For the Schrödinger equation $i\partial_t u = -\Delta u$ with initial data $u_0 \in L^1 \cap L^2$: $\|u(t)\|_{L^\infty} \leq C|t|^{-n/2}\|u_0\|_{L^1}$

This decay rate reflects dispersion: wave packets spread as different frequencies travel at different speeds. The rate $t^{-n/2}$ is dimension-dependent and optimal.

The restriction of the Fourier transform $\hat{f}$ to surfaces (e.g., spheres) connects to oscillatory integrals and geometric measure theory. The Stein-Tomas restriction theorem states:

If $\hat{f}$ restricted to the unit sphere $S^{n-1}$ is in $L^2(S^{n-1})$, then $f \in L^p(\mathbb{R}^n)$ for $p > \frac{2(n+1)}{n-1}$.

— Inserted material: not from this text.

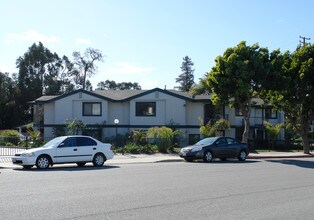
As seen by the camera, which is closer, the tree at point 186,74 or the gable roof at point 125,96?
the gable roof at point 125,96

This has applications to wave equations and dispersive PDEs.

Fourier methods extend to variable-coefficient operators via pseudodifferential operators: $Pu(x) = \int e^{2\pi i x \cdot \xi} p(x, \xi)\hat{u}(\xi)\,d\xi$

where $p(x, \xi)$ is the symbol. This framework generalizes Fourier multipliers and enables analysis of elliptic and hypoelliptic operators with variable coefficients.